### 課題
演習用文章から、「松尾芭蕉が1685年の初夏に」で始まり「の碑を見つけました(写真)。」で終わる部分を、一字も変えずに出力してください。

学長ブログ

97. 春日井にある芭蕉の句碑

「来与(いざとも)に穂麦喰らわん草枕」 

松尾芭蕉が1685年の初夏に春日井で一晩の宿を借りたときの句であると、県道名古屋犬山線(上街道)沿いの正念寺の門前に記されています。宿の主が芭蕉に旅の疲れをねぎらって、まだ熟さない麦の実を石臼で引いて振る舞ったというのです。この句によって麦穂坂と呼ばれるようになったという街道の坂道に、その碑を見つけました(写真)。

「荒海や佐渡によこたふ天河」 

数年後、芭蕉の「おくの細道」に記されている七夕の句とされる、天の川の描写です。旧暦の7月7日、七夕に当たるのは明日。

### 表示データ
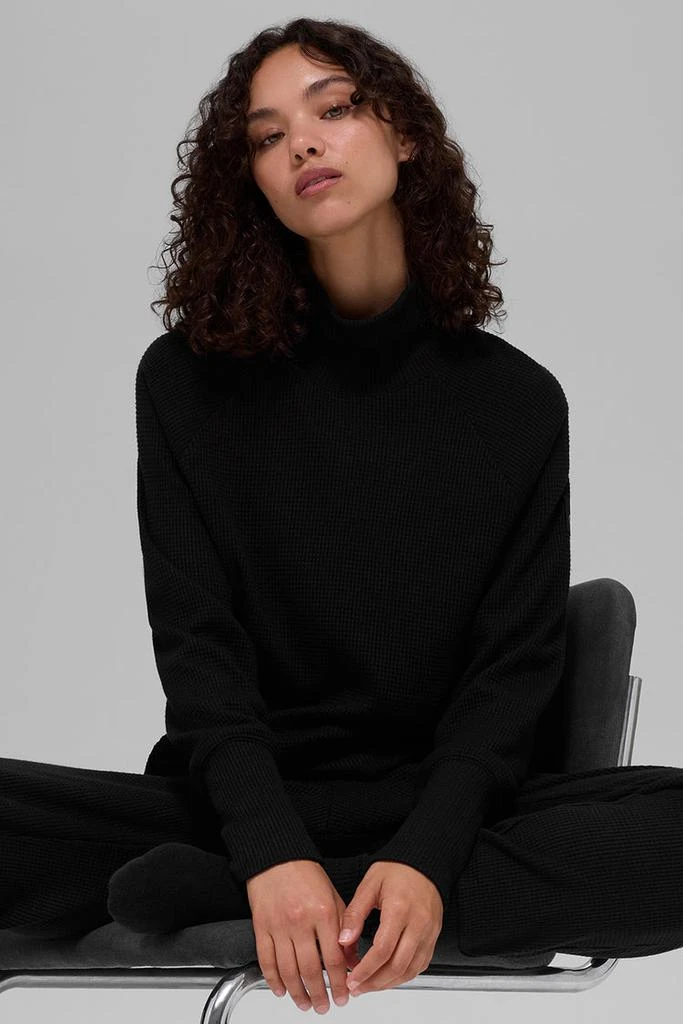 Alo Waffle Weekend Escape Mock Neck Long Sleeve - Black 3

### 解答
松尾芭蕉が1685年の初夏に春日井で一晩の宿を借りたときの句であると、県道名古屋犬山線(上街道)沿いの正念寺の門前に記されています。宿の主が芭蕉に旅の疲れをねぎらって、まだ熟さない麦の実を石臼で引いて振る舞ったというのです。この句によって麦穂坂と呼ばれるようになったという街道の坂道に、その碑を見つけました(写真)。